REQUIRED ACTION 1 — In the post on building a small REPL in Python, which method is overridden in the InteractiveConsole subclass to hook in your own interpreter or compiler?
REQUIRED ACTION 2 — Continue the post on building a small REPL in Python from where it stops.

TEXT PASSAGE —
════════════════
Building a small REPL in Python

November 27, 2023

In a lot of my previous interpreter/compiler projects written in Python I hand-rolled a REPL (read-eval-print-loop). It turns out that Python comes with a bunch of batteries included and this is totally unnecessary—you get a lot of goodies for free. Let’s take a look at how to use them, starting from embedding a normal Python REPL in your project.

I wrote this post as I finally figured all this stuff out for an unreleased runtime for a new content-addressable language. Keep an eye on this space…

Take a look at the code docs as you follow along.

Programmatic control of Python REPL

The bare minimum is controlling a Python REPL from inside Python. It’s only a couple of lines:

#!/usr/bin/env python3
# repl.py
import code


repl = code.InteractiveConsole()
repl.interact()

If you (chmod +x repl.py and) run this, you get what looks like a normal Python REPL, plus a little extra output:

$ ./repl.py
Python 3.10.12 (main, Jun 11 2023, 05:26:28) [GCC 11.4.0] on linux
Type "help", "copyright", "credits" or "license" for more information.
(InteractiveConsole)
>>> 1 + 2
3
>>> ^D
now exiting InteractiveConsole...
$

(I hit Control-D to exit.)

Let’s say we don’t want the output. We can squash that first by specifying the banner, which is the topmost bit:

# repl.py
import code


repl = code.InteractiveConsole()
repl.interact(banner="")

This removes all of the usual Python preamble.

$ ./repl.py
>>> ^D
now exiting InteractiveConsole...
$

We can also specify the exit message or completely silence it:

# repl.py
import code


repl = code.InteractiveConsole()
repl.interact(banner="", exitmsg="")

And now we have a much quieter experience:

$ ./repl.py
>>> ^D
$

Right. But that’s not very interesting. Let’s remove the Python bits so we can enter code written in our own programming language.

Making it your own

To integrate our own interpreter or compiler, we subclass InteractiveConsole and override the runsource method. We are just printing whatever input we receive, but you could wire it up to your lexer/parser/… at this point:

import code


class Repl(code.InteractiveConsole):
    def runsource(self, source, filename="<input>", symbol="single"):
        # TODO: Integrate your compiler/interpreter
        print("source:", source)


repl = Repl()
repl.interact(banner="", exitmsg="")

Take a look:

$ ./repl.py
>>> 1 + 2
source: 1 + 2
>>> ^D
$

It works! You could stop here. But you might want input over multiple lines, and what we have now just operates over single lines.

Adding continuations

To indicate to the caller of runsource that you are waiting for more input, perhaps until a statement-ending semicolon (for example), return True:

class Repl(code.InteractiveConsole):
    def runsource(self, source, filename="<input>", symbol="single"):
        # TODO: Integrate your compiler/interpreter
        if not source.endswith(";"):
            return True
        print("source:", source)

This will bring up the familiar “ps2” prompt until your input ends with a semicolon:

$ ./repl.py
>>> 1 +
... 2;
source: 1 +
2;
>>> 
$

Very nice. You might do this by having your parser drive your lexer, or detecting “Unexpected EOF” errors in your parser, or something else entirely.

This is another perfectly fine cut point. But you might be wondering: how hard is it to add line editing support? The arrow keys do not work right now. It’s not hard at all!
════════════════
AVAILABLE DATA —

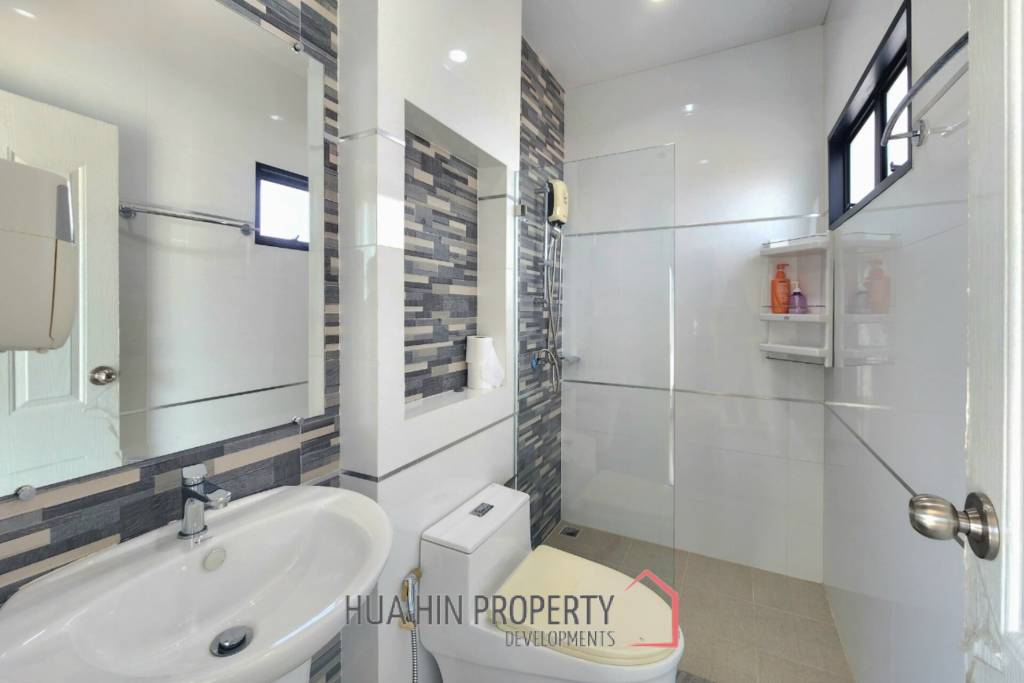 5 Bed 4 Bath 301.65 SQ.M Suchawalai At Sea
════════════════
OUTPUT 1 — The runsource method.

OUTPUT 2 —
Adding readline support

Just import readline.

This gives you up/down navigation, Emacs-like line navigation, etc.

import code
from types import ModuleType
from typing import Optional


readline: Optional[ModuleType]
try:
    import readline
except ImportError:
    readline = None


# ...

If you don’t care about types, you can drop all the machinery and just import readline.

Adding history

We already have readline and that supports reading/writing history files if we wire it up. So wire it up.

import os

# ...

REPL_HISTFILE = os.path.expanduser(".myreplname-history")  # arbitrary name
REPL_HISTFILE_SIZE = 1000
if readline and os.path.exists(REPL_HISTFILE):
    readline.read_history_file(REPL_HISTFILE)

repl = Repl()
repl.interact(banner="", exitmsg="")

if readline:
    readline.set_history_length(REPL_HISTFILE_SIZE)
    readline.write_history_file(REPL_HISTFILE)

Now you should be able to use the up arrow key in a new session to see what your previous session contained. Or Control-R, even.

And now for the most exciting thing, maybe: tab completion.

Adding tab completion

It’s helpful for learning about new tools and it can make you more efficient. So let’s add tab completion.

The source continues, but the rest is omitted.